Dimanche, Netanyahu a subi une intervention chirurgicale de routine – mais toutefois importante – à l’hôpital Hadassah de Jérusalem, avec une ablation de la prostate. Il y est ensuite resté en observation dans la nuit de dimanche à lundi et il devait y rester au moins vingt-quatre ou quarante-huit heures de plus, avec plusieurs semaines de convalescence et de repos, chez lui, après l’intervention. Son épouse n’était même pas à son chevet.
Mais Netanyahu a toutefois quitté la salle de réveil souterraine dans l’après-midi de mardi – une salle blindée située au sous-sol de l’hôpital, où il avait été installé pour garantir qu’il serait protégé d’un éventuel tir de missile des Houthis ou d’une attaque au drone du Hezbollah. Il s’est fait conduire à la Knesset, son médecin personnel à ses côtés.
Un déplacement qu’il a fait contre l’avis des médecins – son ministre de la Sécurité nationale, Itamar Ben Gvir, s’étant uni à son ministre du Logement, Yitzhak Goldknopf, pour tenter de bloquer la dite loi sur les « profits piégés », une législation qui propose de taxer les bénéfices des entreprises destinés à la R&D dans le budget 2024. Les deux hommes pensaient alors disposer des voix nécessaires pour empêcher l’approbation du projet de loi.
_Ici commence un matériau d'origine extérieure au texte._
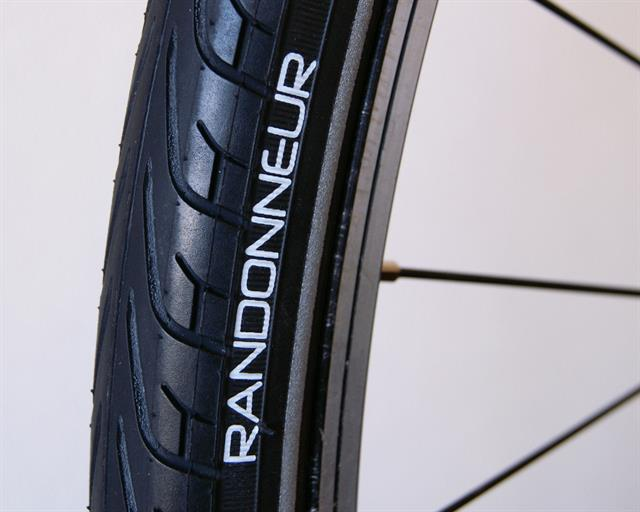 Vittoria Randonneur Touring/E-Bike on a rolling resistance test machine
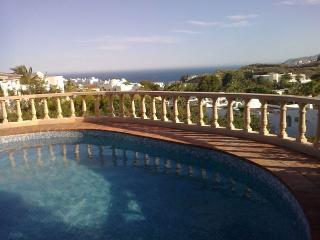 piscina vista al mar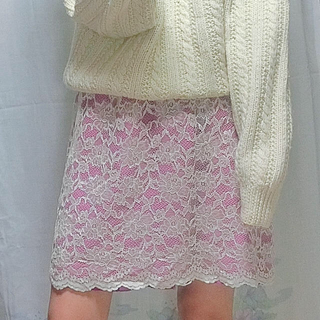 ロキエ(Lochie)のレーススカート(ひざ丈スカート)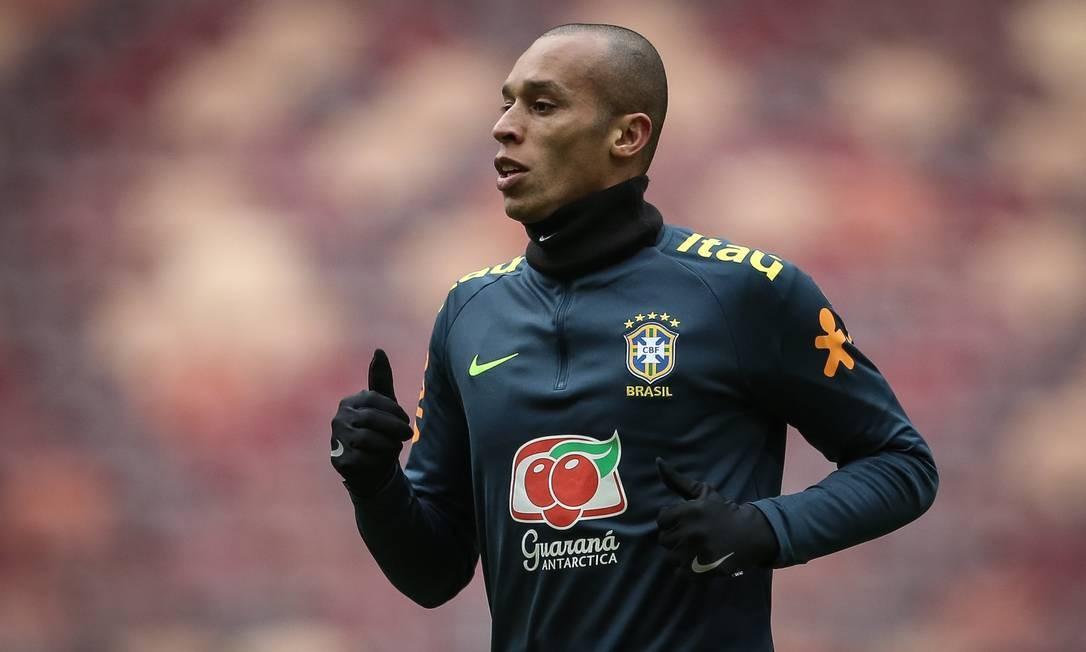 O zagueiro Miranda no treinamento da seleção brasileira Foto: Pedro Martins/MoWA Press/Divulgação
Dans ce contexte, la cause du Premier ministre n’était pas toutefois totalement perdue et il y avait encore une chance que son vote s’avère crucial – sauvant le texte avant la date-limite de la fin d’année.
Goldknopf, qui est le chef du parti ultra-orthodoxe Yahadout HaTorah, émet depuis des mois des menaces à l’encontre de Netanyahu, promettant de quitter la coalition alors qu’il se bat pour que soit définitivement inscrite dans la loi une aberration qui dure depuis des décennies – l’exemption de service militaire ou de service national de la grande majorité des jeunes hommes ultra-orthodoxes, une problématique capitale pour les leaders politiques de la communauté.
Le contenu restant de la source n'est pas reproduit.